With the current COVID-19 pandemic, numerous RCTs have been launched around the world. By participating in an RCT, patients may benefit from a unique opportunity to directly contribute to the discovery of a new therapy. However, careful monitoring of CV complications is often required to prevent patient global deterioration.

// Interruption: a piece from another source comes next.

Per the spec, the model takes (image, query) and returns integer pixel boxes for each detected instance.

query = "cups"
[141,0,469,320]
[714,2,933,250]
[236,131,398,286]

7. Prognosis of Survivors Undergoing Respiratory Virus Infection

Residual systemic inflammatory and procoagulant activity can be observed in survivors of hospitalization for pneumonia long after resolution of the index infection [56]. Nevertheless, long-term follow-up data concerning the survivors of respiratory virus epidemics are scarce. An observational study previously demonstrated that hospitalization for pneumonia was associated with increased short-term and long-term risk of CVD, suggesting that pneumonia may be an important risk factor for CVD [110]. In order to increase our understanding, serial follow-up studies amongst the survivors of COVID-19 are sorely needed.

8. Conclusions

COVID-19, caused by SARS-CoV2, has resulted in considerable morbidity and mortality worldwide and has become an emerging health threat. Underlying CVD is a common condition among patients hospitalized with COVID-19 and is associated with a higher risk of severe disease and morality. Myocardial injury and myocardiopathy are present in a considerable number of critical cases and patients with pre-existing CAD or underlying heart failure seem to be susceptible to myocardial injury. Despite the theoretical concerns and uncertainty regarding the effect of RAAS inhibitors on ACE2 and the way in which these drugs affect the severity of COVID-19, RAAS inhibitors are recommended to be continued based on the available evidence at this time. A large number of prospective RCTs and cohort studies are ongoing, but none have provided proven clinical efficacy to date.